Forgot to mention something--usually router antennas are designed for stronger horizontal signals. If you need to reach the basement well, you may need to jockey things around a bit, which in turn will cause sacrifices in the other directions. It becomes more and more clear that having enough access points is #1. My 3200 has been better than my other ASUS routers, but it's definitely not trouble-free. I'm still having issues on the latest firmware, though it's far more liveable than it was back when it first came out, when I was rebooting it multiple times nightly, if it didn't reboot all on its own (I can still hear my son's cries of pain as he was booted off Xbox matches randomly).
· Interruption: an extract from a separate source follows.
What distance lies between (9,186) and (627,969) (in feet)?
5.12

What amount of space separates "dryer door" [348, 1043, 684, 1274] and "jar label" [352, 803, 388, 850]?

I am definitely interested in the new crop of routers, but more so for the 40% cpu boost than anything else. That the firmware major rev has jumped 2 versions, however, gives me pause as I have never ever had good luck with brand new firmware from any manufacturer. I count myself lucky if I get a good 6 months in between the time the firmware stabilizes and my hardware burns out.
My 3200 has remained up for a full month...once. But when it crashed I had to power cycle every network appliance that was connected to get it to come back up. I was encouraged by a 7-day stint I had with the .9135 firmware, but with the latest firmware (.9313), it looks like 2 nights is when things start to go south, with random bandwidth drops for no good reason that I can ascertain, other than maybe that my neighbours have routers running like +20dB over normal/legal signal levels (I am receiving them at -10dB in the middle of my house, something I don't get close to even standing right next to my own router). Their routers identify as TP-Link, BTW, though I'm not sure whether that is accurate, because I've seen some pretty obscure MAC manufacturer codes come in over the past year using the same SSIDs, including "Xerox" and "Google Fiber," which isn't even anywhere nearby.
I hope you have better luck than I have in getting your network permanently stable.